GM Finally Scores Points Against Tesla

The idea of self-driving vehicles that carry people to and from wherever they want to go has been a hot one in Silicon Valley for a long time.

The dream has been to eliminate the need for drivers by using a combination of cameras, sensors and computing power to run cars on city streets. That could provide all kinds of benefits from convenience, to freeing up time otherwise spent driving, to improved driving and passenger safety.

The battle to develop the technology and make it practical has drawn players from General Motors  (GM) and Honda to Elon Musk's Tesla (TSLA), to Alphabet (GOOGL).  Back when Alphabet was still called Google, it launched its Waymo self-driving car project in 2009. The program was spun out as an independent company in 2016. 

Musk first promised in 2016 that full autonomous driving would be available by 2018. Although the electric car maker has made hands-off-the-wheel freeway driving available, it has yet to achieve the dream of getting a car to drive itself on city streets.

--*--

Written instruction 1
Print the stretch of the self-driving car article from "The idea of" through "company in 2016." verbatim.
Written instruction 2
State whether each statement agrees with the self-driving car article, answering yes or no and quoting the deciding words: (a) The Waymo program was spun out as an independent company in 2016. (b) Musk first promised that full autonomous driving would be available by 2020. (c) Tesla has achieved a car that drives itself on city streets.
The listing that follows comes from a separate source and is unrelated to the self-driving car article.

--*--

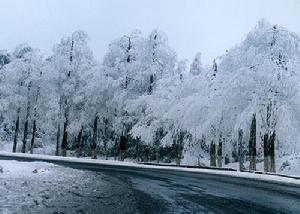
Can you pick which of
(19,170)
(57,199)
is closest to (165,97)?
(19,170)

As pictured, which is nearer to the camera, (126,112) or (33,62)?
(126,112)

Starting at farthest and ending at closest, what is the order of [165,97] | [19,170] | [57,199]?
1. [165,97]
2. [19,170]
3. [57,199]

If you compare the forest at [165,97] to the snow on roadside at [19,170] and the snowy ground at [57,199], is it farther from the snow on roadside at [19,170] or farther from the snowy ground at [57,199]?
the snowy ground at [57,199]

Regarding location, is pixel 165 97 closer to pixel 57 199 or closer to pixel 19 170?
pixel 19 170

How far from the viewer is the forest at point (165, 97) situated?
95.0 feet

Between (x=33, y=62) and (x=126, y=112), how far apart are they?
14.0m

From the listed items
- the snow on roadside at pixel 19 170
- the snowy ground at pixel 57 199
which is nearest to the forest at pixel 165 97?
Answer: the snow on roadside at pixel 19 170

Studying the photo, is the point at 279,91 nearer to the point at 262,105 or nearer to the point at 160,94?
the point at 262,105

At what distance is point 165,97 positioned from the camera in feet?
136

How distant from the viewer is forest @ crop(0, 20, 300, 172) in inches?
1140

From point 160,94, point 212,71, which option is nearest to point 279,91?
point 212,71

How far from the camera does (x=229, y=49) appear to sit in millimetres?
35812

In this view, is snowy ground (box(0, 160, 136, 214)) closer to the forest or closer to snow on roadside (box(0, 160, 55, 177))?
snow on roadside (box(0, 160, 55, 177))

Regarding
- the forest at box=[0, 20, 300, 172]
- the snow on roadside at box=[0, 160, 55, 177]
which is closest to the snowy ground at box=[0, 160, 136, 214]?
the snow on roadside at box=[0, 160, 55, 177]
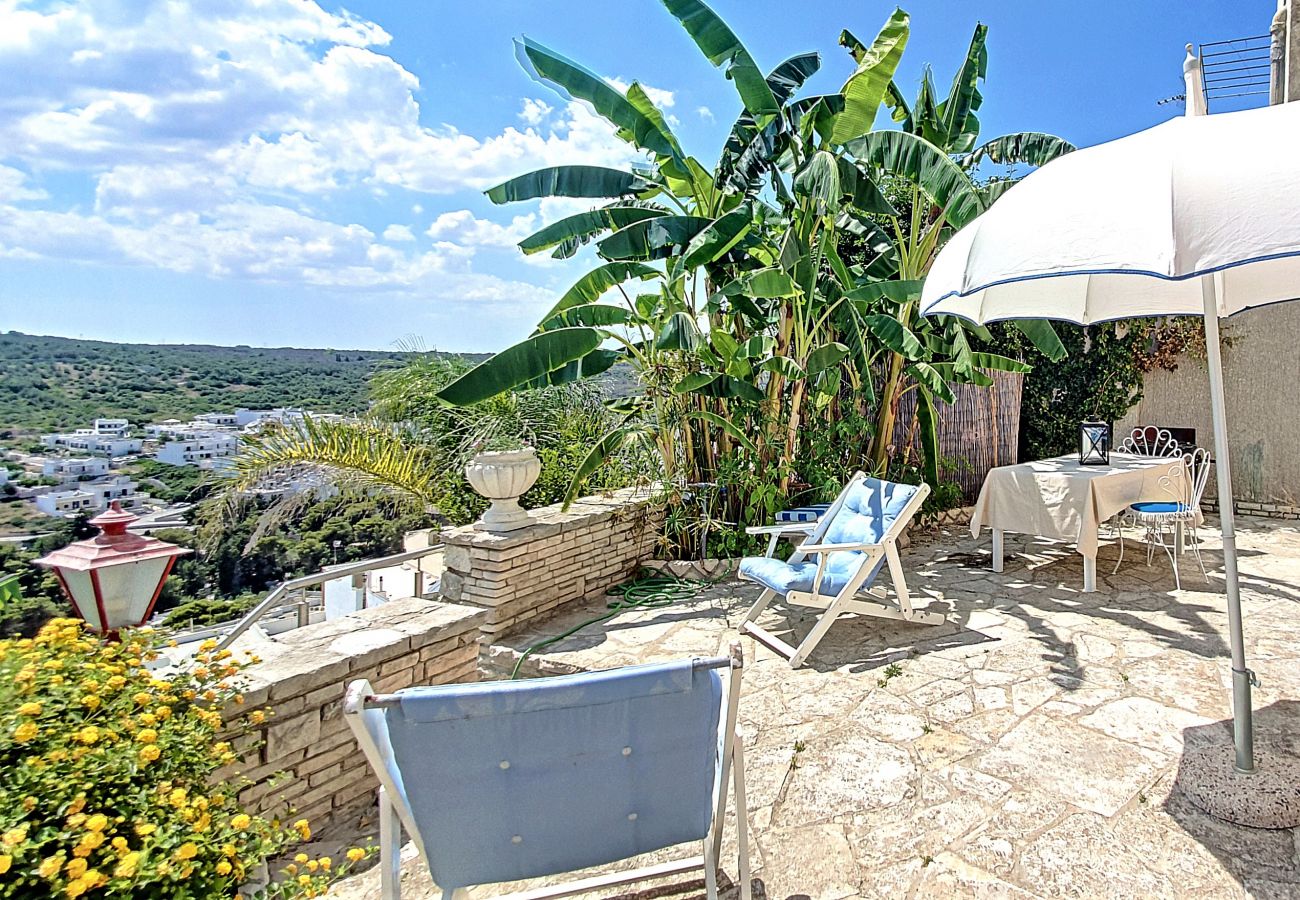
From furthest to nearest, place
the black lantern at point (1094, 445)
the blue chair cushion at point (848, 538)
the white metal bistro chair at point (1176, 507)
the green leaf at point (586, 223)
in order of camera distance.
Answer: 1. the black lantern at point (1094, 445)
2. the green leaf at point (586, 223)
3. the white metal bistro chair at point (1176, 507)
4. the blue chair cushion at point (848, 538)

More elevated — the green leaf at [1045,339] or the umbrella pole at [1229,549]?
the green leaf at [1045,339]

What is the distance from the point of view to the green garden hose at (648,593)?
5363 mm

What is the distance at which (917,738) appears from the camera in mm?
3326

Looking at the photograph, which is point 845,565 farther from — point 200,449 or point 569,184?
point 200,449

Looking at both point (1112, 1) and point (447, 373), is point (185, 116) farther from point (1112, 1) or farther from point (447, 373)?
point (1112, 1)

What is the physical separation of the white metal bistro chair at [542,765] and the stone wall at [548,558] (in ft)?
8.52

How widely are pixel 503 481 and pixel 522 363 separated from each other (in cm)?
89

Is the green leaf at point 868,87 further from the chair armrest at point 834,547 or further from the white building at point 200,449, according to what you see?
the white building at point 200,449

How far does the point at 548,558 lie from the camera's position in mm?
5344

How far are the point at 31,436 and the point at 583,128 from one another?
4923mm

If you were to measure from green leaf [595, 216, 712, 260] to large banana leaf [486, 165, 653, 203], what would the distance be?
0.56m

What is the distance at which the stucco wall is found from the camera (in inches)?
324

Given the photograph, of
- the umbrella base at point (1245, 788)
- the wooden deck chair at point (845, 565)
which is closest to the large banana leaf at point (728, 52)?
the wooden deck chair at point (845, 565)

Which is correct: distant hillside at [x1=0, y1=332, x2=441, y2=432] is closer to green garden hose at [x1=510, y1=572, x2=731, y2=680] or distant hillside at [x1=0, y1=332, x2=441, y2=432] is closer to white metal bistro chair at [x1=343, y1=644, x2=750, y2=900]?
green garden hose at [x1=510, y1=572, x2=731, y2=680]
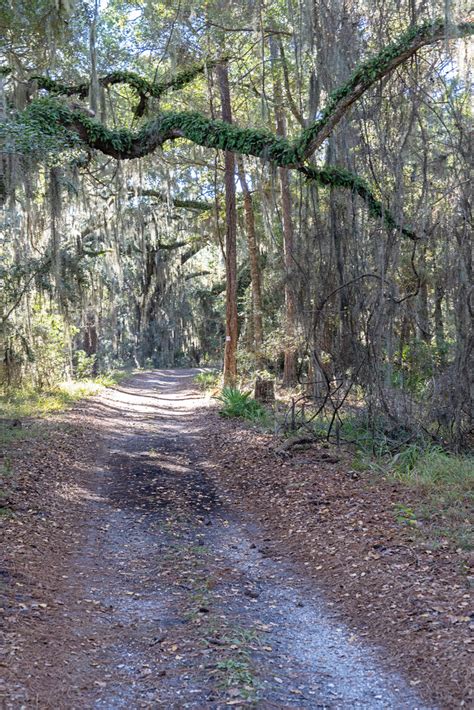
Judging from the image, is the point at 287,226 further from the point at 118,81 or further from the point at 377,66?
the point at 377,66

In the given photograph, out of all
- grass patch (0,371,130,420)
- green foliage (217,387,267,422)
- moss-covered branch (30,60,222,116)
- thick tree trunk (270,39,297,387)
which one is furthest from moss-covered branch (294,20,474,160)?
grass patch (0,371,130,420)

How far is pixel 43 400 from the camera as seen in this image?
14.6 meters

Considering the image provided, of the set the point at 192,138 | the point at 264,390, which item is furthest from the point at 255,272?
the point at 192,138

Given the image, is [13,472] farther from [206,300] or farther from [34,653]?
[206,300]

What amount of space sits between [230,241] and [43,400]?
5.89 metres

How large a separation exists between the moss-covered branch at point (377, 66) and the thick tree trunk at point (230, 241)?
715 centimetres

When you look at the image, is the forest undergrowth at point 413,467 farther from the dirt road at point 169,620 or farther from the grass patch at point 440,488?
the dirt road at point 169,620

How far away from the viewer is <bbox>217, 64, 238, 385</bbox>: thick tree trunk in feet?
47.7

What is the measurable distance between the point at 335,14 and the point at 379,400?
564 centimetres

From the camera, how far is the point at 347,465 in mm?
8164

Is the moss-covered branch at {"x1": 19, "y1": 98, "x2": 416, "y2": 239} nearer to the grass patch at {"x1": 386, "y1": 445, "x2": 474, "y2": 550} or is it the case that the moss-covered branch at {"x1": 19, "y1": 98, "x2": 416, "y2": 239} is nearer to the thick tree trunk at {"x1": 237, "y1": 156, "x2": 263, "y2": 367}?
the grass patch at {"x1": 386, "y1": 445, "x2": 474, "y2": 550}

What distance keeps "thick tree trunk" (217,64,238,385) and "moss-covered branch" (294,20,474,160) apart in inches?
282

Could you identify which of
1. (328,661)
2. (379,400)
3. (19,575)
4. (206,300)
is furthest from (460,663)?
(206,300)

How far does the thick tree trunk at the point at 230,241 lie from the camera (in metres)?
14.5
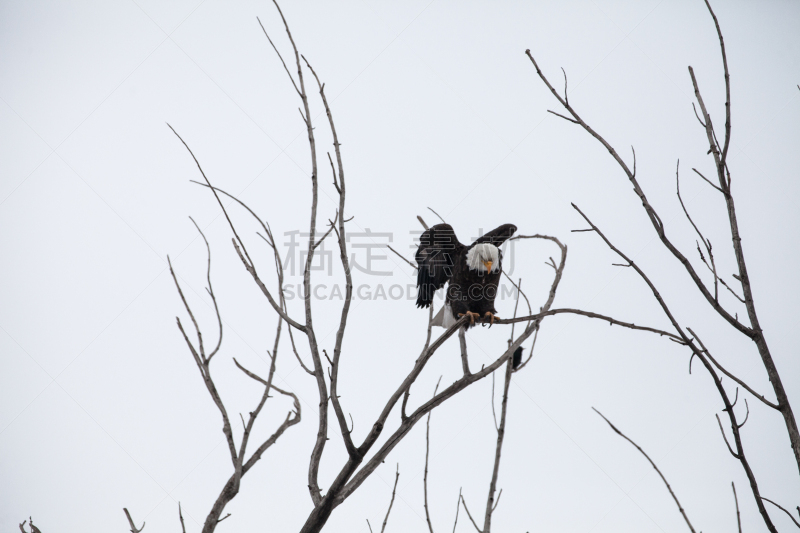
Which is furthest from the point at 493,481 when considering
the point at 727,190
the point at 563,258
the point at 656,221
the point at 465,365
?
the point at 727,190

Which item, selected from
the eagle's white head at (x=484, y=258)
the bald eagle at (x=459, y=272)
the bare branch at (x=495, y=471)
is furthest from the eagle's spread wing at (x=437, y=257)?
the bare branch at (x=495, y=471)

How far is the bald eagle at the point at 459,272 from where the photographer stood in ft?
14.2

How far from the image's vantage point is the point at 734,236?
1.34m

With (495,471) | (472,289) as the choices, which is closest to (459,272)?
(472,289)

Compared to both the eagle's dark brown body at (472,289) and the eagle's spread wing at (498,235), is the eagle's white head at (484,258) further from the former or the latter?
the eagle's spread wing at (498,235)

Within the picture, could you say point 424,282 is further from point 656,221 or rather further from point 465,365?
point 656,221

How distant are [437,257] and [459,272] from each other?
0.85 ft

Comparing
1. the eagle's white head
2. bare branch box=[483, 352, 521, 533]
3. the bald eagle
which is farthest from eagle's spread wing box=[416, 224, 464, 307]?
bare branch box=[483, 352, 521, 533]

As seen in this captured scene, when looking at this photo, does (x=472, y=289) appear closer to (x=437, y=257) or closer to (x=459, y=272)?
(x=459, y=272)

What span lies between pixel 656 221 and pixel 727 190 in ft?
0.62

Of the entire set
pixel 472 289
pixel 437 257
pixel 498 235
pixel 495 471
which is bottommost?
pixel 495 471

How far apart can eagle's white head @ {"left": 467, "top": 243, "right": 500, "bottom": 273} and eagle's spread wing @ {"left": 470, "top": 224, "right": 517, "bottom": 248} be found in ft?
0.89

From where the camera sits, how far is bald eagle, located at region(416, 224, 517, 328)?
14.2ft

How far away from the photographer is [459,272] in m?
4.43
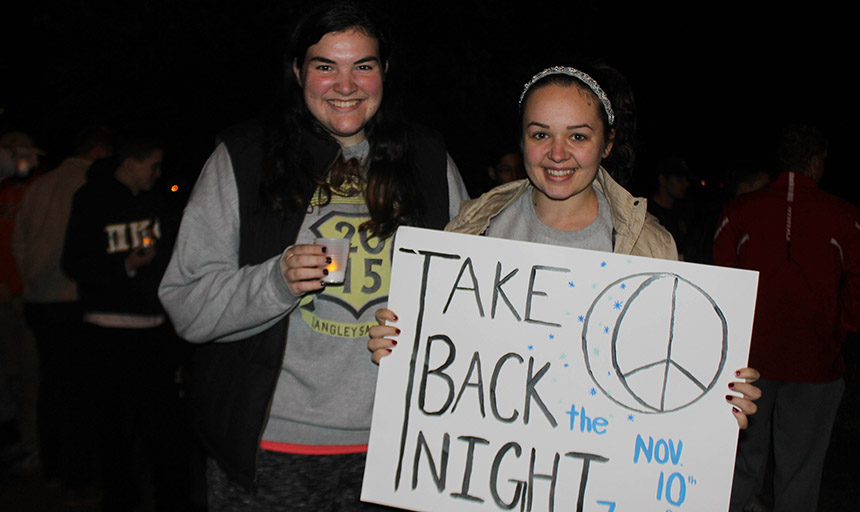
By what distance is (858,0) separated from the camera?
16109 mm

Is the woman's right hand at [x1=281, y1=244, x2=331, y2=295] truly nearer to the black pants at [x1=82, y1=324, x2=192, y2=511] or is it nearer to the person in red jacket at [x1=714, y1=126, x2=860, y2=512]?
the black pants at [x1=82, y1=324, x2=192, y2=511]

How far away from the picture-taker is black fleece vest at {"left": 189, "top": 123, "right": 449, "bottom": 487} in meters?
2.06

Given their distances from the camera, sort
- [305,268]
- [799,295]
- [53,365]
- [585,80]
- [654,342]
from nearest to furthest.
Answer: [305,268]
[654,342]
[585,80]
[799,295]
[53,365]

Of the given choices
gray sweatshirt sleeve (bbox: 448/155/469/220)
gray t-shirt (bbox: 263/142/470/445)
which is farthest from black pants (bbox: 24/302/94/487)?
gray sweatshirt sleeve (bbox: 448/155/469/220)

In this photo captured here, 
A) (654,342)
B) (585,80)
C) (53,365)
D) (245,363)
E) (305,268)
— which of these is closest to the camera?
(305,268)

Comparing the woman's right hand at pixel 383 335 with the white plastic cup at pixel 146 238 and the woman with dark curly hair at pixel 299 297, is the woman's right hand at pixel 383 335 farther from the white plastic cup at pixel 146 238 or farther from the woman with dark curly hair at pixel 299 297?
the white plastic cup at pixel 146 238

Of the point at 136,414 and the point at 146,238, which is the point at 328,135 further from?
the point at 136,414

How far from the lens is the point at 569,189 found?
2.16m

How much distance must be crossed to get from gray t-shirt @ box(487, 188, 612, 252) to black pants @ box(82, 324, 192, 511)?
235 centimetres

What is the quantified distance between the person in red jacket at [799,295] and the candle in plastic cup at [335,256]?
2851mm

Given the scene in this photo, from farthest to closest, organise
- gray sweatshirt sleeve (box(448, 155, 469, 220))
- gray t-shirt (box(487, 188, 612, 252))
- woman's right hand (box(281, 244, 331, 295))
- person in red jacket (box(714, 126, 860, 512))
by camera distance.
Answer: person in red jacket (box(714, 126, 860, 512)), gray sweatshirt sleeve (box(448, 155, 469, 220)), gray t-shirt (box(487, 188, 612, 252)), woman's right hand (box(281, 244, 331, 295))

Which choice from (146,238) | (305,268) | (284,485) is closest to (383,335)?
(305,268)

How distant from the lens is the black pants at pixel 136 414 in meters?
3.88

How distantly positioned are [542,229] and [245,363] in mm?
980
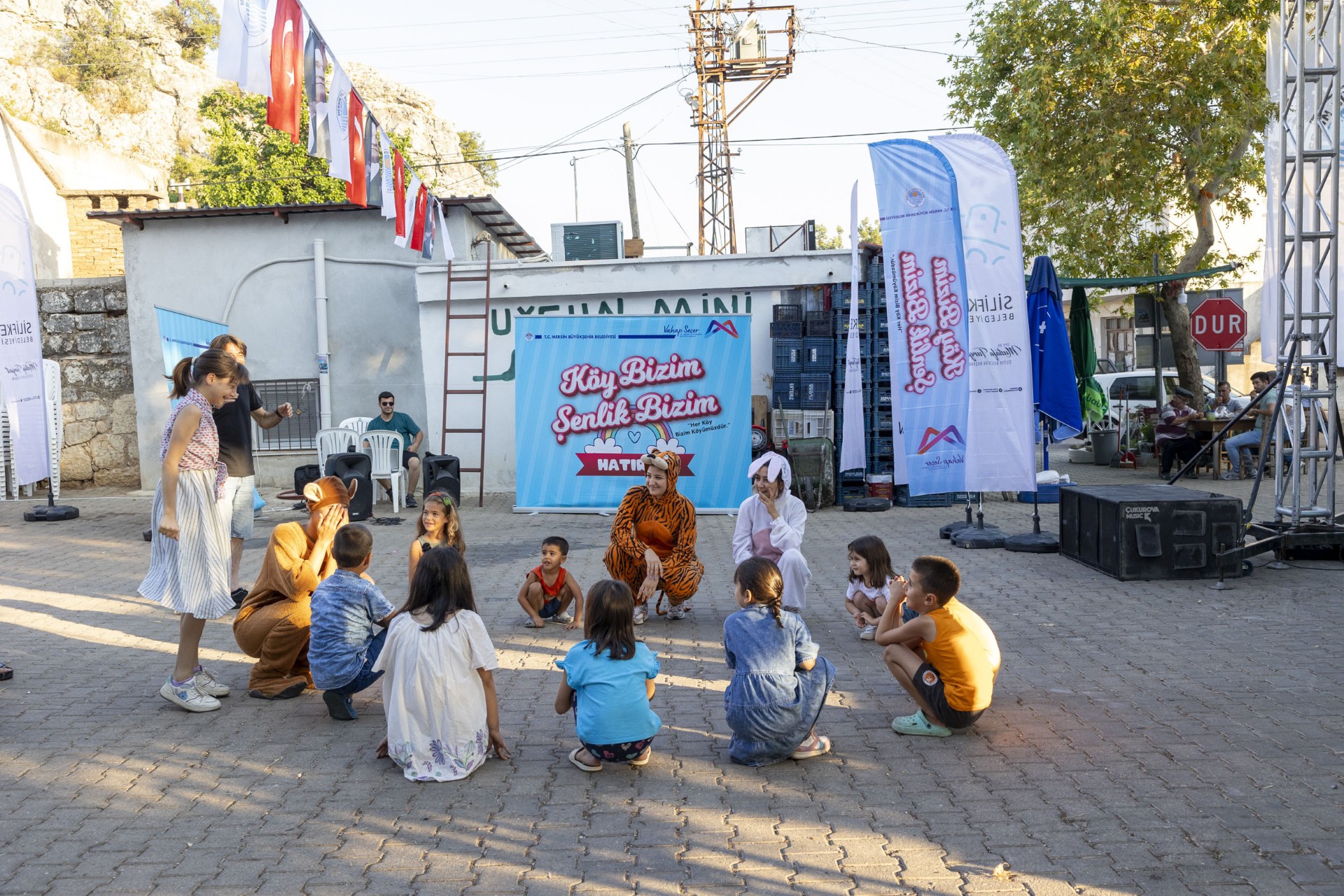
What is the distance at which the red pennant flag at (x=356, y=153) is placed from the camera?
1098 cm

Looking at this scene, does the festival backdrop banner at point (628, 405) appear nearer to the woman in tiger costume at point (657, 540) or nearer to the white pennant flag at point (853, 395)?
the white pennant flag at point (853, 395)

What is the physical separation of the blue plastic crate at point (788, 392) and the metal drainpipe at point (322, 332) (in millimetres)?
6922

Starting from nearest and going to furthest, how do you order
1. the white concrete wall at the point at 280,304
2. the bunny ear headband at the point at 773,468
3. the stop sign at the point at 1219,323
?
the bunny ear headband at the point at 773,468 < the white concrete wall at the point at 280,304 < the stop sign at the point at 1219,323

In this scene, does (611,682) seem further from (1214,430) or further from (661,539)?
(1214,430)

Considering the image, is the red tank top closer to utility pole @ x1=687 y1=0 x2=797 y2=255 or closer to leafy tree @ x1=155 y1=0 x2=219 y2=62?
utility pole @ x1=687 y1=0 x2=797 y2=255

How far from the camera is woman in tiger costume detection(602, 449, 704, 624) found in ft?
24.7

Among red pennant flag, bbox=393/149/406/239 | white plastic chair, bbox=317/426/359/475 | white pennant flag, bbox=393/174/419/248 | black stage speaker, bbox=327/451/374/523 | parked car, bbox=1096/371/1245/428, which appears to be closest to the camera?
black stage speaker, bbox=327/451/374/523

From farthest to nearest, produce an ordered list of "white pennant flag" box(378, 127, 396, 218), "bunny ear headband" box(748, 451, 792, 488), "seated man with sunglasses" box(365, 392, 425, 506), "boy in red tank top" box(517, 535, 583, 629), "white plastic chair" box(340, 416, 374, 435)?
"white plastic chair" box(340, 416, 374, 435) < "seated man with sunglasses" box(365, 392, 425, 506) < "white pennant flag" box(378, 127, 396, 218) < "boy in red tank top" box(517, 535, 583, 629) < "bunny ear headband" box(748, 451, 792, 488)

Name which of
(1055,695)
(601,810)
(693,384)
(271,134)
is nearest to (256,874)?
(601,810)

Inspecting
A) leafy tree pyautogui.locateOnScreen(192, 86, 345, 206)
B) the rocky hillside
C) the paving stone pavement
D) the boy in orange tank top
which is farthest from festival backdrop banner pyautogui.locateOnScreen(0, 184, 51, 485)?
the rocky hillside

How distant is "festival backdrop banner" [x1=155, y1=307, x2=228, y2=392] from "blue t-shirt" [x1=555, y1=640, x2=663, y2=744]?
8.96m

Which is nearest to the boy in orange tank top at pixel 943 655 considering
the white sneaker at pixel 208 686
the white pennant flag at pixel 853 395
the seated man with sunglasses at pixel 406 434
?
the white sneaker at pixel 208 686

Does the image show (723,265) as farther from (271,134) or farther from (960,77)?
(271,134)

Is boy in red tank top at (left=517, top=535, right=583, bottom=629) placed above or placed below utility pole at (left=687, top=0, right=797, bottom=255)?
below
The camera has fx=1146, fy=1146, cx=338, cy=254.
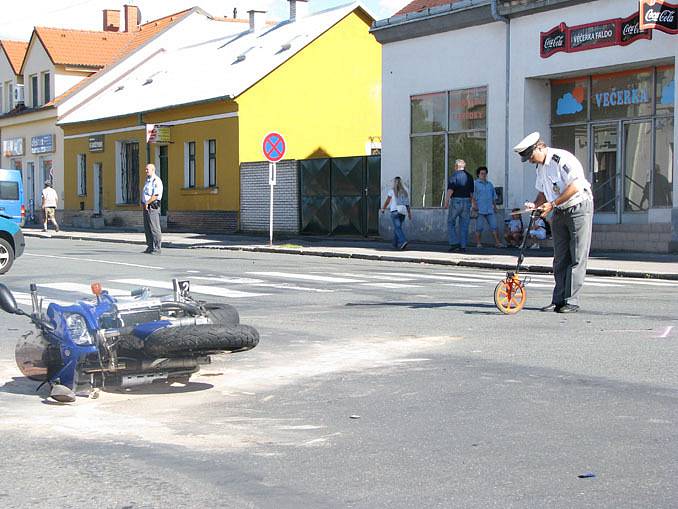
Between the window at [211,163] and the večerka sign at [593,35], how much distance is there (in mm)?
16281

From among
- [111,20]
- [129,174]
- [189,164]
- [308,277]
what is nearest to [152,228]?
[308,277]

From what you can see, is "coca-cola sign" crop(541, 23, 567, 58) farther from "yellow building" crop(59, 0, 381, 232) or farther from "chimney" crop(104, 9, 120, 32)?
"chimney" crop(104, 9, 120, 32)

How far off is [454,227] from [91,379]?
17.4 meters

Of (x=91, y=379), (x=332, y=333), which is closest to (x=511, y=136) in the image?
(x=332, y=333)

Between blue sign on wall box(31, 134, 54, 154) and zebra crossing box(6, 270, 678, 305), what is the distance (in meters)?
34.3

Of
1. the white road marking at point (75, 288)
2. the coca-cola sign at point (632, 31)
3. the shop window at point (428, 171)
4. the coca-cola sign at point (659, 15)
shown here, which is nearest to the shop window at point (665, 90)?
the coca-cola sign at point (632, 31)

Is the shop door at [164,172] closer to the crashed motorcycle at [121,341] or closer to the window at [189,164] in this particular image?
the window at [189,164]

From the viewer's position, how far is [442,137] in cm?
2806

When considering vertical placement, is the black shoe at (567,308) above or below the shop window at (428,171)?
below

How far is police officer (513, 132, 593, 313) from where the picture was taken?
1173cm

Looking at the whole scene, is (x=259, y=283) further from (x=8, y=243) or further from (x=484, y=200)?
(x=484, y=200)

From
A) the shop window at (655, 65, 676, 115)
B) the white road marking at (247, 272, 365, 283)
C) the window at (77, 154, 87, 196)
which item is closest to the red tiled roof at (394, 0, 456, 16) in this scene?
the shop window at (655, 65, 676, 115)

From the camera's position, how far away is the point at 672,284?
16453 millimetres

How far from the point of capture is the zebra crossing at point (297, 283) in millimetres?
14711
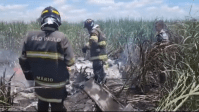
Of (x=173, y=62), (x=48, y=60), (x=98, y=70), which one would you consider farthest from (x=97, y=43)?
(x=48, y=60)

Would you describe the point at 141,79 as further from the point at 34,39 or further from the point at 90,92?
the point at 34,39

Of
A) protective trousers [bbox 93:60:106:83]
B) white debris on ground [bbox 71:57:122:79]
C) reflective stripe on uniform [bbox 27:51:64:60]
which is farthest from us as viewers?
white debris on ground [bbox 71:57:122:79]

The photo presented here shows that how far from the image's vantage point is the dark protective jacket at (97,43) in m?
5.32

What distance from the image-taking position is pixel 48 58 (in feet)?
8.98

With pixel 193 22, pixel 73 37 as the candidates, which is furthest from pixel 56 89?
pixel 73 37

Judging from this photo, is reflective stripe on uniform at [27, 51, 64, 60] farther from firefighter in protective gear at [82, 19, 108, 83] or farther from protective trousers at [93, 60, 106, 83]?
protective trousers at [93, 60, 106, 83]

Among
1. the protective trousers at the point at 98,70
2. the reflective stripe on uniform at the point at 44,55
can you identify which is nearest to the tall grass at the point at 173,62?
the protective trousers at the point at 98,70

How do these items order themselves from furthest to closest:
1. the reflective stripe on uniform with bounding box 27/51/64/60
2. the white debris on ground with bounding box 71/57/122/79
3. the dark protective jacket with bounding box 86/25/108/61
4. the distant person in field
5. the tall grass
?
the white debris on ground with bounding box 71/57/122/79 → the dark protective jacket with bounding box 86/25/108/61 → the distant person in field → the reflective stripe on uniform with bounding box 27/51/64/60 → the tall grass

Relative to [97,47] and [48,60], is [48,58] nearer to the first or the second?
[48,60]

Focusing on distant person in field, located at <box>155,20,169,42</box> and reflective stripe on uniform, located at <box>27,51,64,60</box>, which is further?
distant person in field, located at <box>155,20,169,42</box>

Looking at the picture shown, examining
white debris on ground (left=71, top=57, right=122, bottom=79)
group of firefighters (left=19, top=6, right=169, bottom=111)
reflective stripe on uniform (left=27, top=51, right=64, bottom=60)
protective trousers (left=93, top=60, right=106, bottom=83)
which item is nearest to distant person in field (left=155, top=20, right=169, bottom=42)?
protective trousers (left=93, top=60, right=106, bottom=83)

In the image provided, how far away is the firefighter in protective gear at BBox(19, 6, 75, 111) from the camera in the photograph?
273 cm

--*--

Problem solution 1
The idea of self-driving vehicles that carry people to and from wherever they want to go has been a hot one in Silicon Valley for a long time.

The dream has been to eliminate the need for drivers by using a combination of cameras, sensors and computing power to run cars on city streets. That could provide all kinds of benefits from convenience, to freeing up time otherwise spent driving, to improved driving and passenger safety.

The battle to develop the technology and make it practical has drawn players from General Motors  (GM) and Honda to Elon Musk's Tesla (TSLA), to Alphabet (GOOGL).  Back when Alphabet was still called Google, it launched its Waymo self-driving car project in 2009. The program was spun out as an independent company in 2016.

Problem solution 2
(a) Yes: "The program was spun out as an independent company in 2016."
(b) No: "Musk first promised in 2016 that full autonomous driving would be available by 2018."
(c) No: "it has yet to achieve the dream of getting a car to drive itself on city streets."